Apakah berkeringat identik dengan berolah raga? Saya jawab sendiri, “Jelas dong!” Kalau raga didiamkan tanpa diolah (digerakkan), mana mungkin berkeringat sebagaimana seharusnya. Tapi, apakah olah raga itu seharusnya seperti sepakbola, basket, marathon, angkat besi, dan seterusnya?Entahlah.

Lho, kok “entahlah”? Karena, kalau saya amati selama ini, meskipun seseorang selalu berkeringat atau berolah raga, semisal profesinya tukang kebun, tidak mungkin dia disebut “olahragawan”, ‘kan? Makanya, saya memilih judulnya “Berkeringat”, yang berkaitan dengan “olah raga”, “gerak fisik”, dan sejenisnya. Kayaknya lebih afdol begitu.

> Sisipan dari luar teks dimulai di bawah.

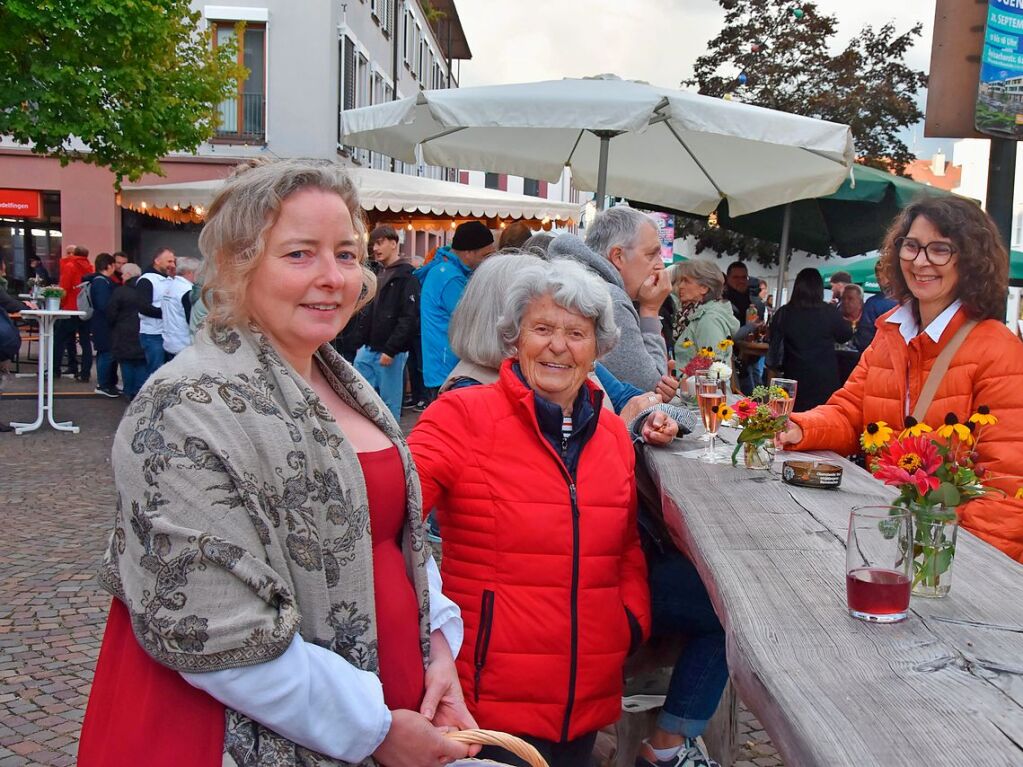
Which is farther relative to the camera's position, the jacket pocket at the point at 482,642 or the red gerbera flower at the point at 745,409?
the red gerbera flower at the point at 745,409

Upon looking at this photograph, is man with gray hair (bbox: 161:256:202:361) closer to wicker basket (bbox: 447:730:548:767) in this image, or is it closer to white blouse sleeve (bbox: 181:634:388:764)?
wicker basket (bbox: 447:730:548:767)

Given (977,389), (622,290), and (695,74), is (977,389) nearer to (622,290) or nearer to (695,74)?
(622,290)

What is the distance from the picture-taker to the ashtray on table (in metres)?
2.99

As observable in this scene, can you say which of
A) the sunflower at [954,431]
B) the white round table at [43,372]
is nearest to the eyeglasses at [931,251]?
the sunflower at [954,431]

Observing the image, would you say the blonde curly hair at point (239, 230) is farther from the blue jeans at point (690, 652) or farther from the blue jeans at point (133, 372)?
the blue jeans at point (133, 372)

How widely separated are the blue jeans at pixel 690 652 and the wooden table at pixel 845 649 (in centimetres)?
53

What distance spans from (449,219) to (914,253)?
11.5 m

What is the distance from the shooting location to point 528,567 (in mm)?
2537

Sewaktu balita saya sering sakit, khususnya sakit kuning. Tidak jarang saya harus menginap (opname) di rumah sakit (R.S. Unit Penambangan Timah Bangka, Sungailiat). Tapi, kalau tidak sakit bahkan masih terasa sakit, saya selalu berusaha keluar rumah, dan bermain dengan kawan-kawan sebaya. Tentu saja selalu berkeringat.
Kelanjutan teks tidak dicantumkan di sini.